In 1912, Rinehart's friend Beatrice DeMille, mother of Cecil B. Demille, tried to work out a deal for her son's new film company to purchase the rights to The Circular Staircase and another Rinehart story. Though this failed to come together, Rinehart was soon able to sell her work to film companies, beginning with a group of comic stories that Essanay Studios adapted as short films in 1914. In 1915, Rinehart sold the film rights to The Circular Staircase to Selig Polyscope Company for an apparently small amount. The silent film, released in 1915, was the first feature-length adaptation of Rinehart's work. It was directed by Edward LeSaint and starred Guy Oliver as Halsey, Eugenie Besserer as Ray, and Stella Razeto as Gertrude. It received lukewarm reviews; one critic wrote that it followed the novel too closely to be effectively cinematic. The film is now lost.

The Circular Staircase was also adapted for an episode of the television series Climax! that aired on June 21, 1956. The episode starred Judith Anderson as Rachel Innes.

===The Bat===

The Circular Staircases most notable adaptation was as the 1920 stage play The Bat. Rinehart started working on the play in 1917 with Avery Hopwood; they made a number of alterations to the source to prepare it for the stage. They renamed characters, changed plot elements, and most significantly, added the titular villain, who disguises his identity under a frightening bat costume until the play's denouement. The Bat opened on August 23, 1920 at Broadway's Morosco Theatre. It was an immediate success with both audiences and critics. It ran for 878 performances in New York, and six additional companies took the show to other cities, in addition to a later London production and numerous individual performances. The play was extremely lucrative for Rinehart and her husband Stan, who had invested much of their wealth into it.

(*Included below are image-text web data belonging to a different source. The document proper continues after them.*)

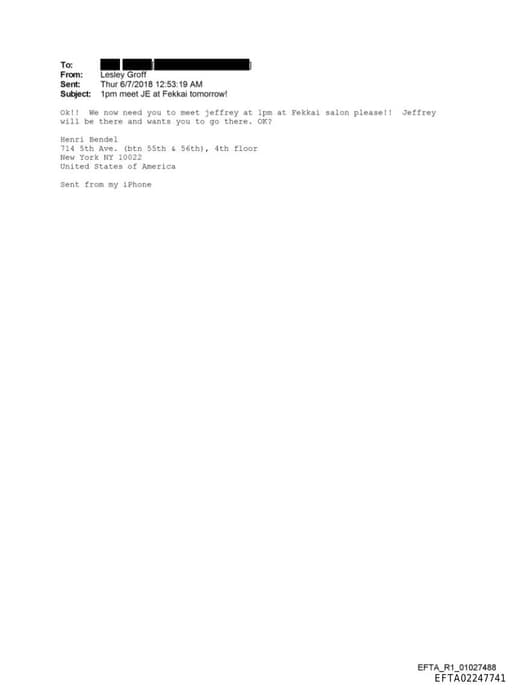 Preview of EFTA02247741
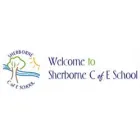 SHERBORNE C OF E PRIMARY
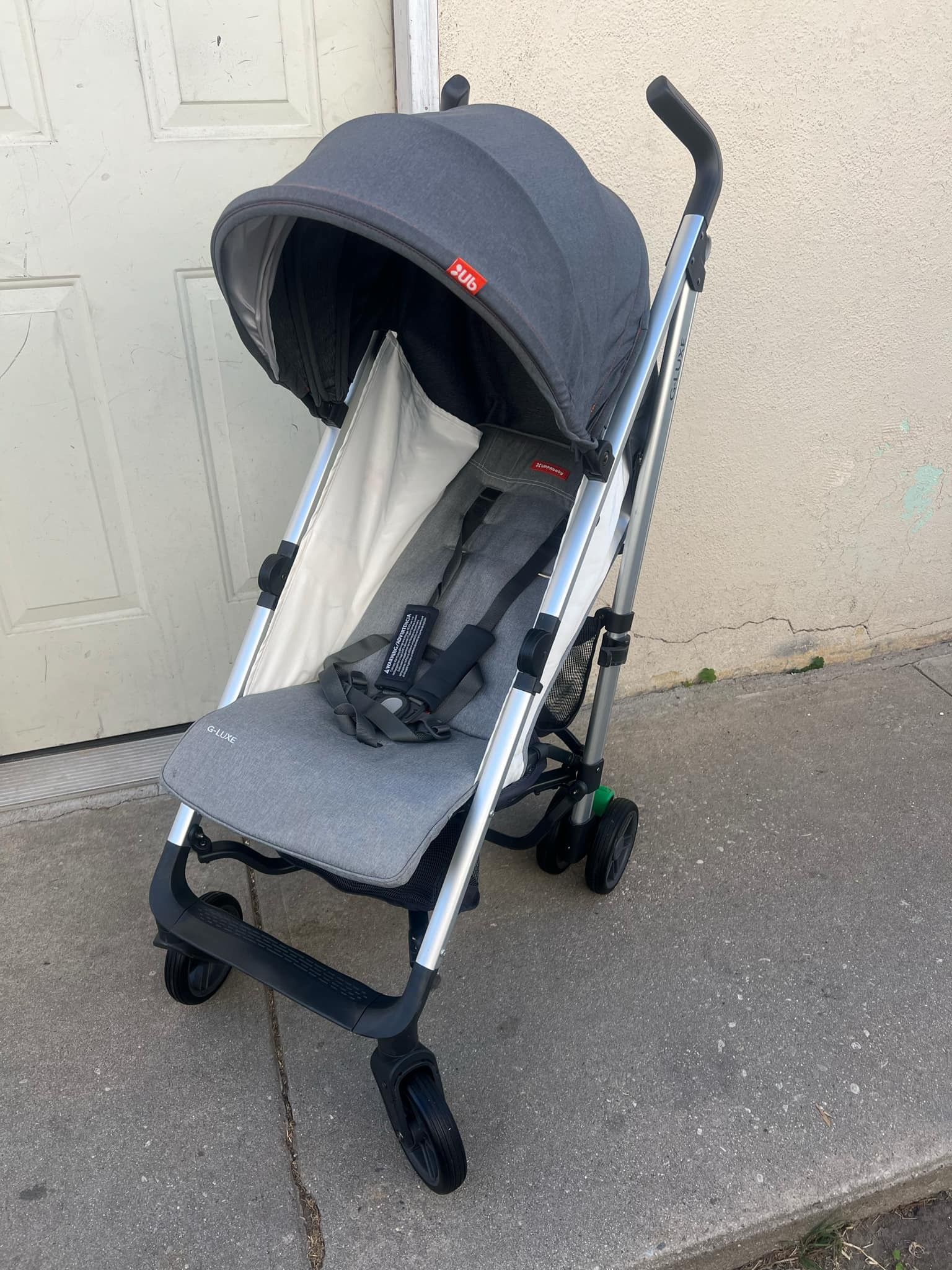stroller wagon with seats Veer All-Terrain Cruiser XL Wagon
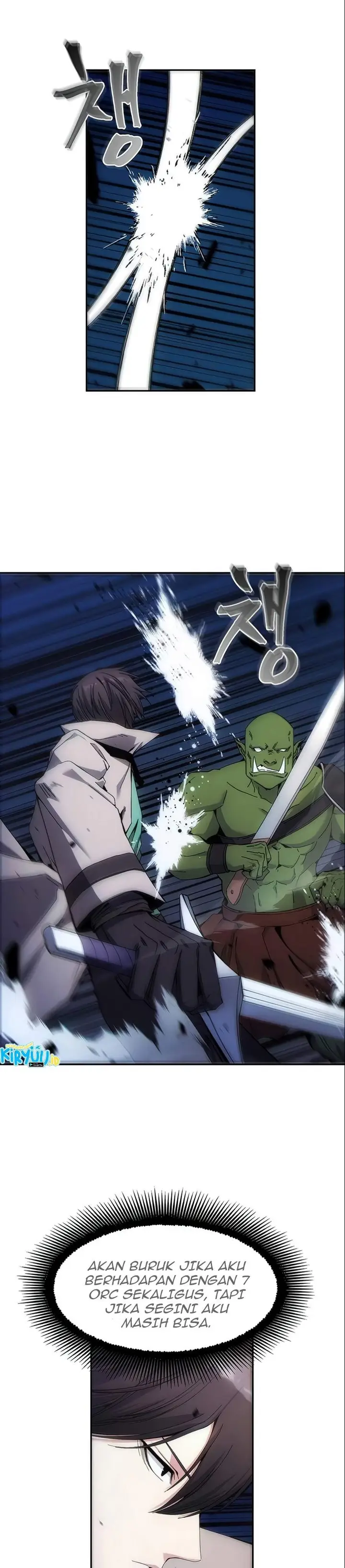 image-komik-how-to-live-as-a-villain-chapter-5-28/34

Rinehart later denied that The Bat was connected to The Circular Staircase after the works' similarities led to legal troubles over film rights. In 1920, Rineheart bought back The Circular Staircase rights from Selig Polyscope, and hoped to license The Bat for a film. However, Selig re-released the 1915 Circular Staircase under the title The Bat. Rinehart tried to file suit to keep Selig from using the title. The Bat led to several adaptations of its own. In 1926, Rinehart licensed a novelization of The Bat, published under her name but ghostwritten by Stephen Vincent Benét, partly to distance The Bat from The Circular Staircase. It was filmed three times: as the 1926 silent film The Bat, as the 1930 talking film The Bat Whispers, and as the 1959 horror picture The Bat. The Bat Whispers inspired Bob Kane to create the heroic comics character Batman.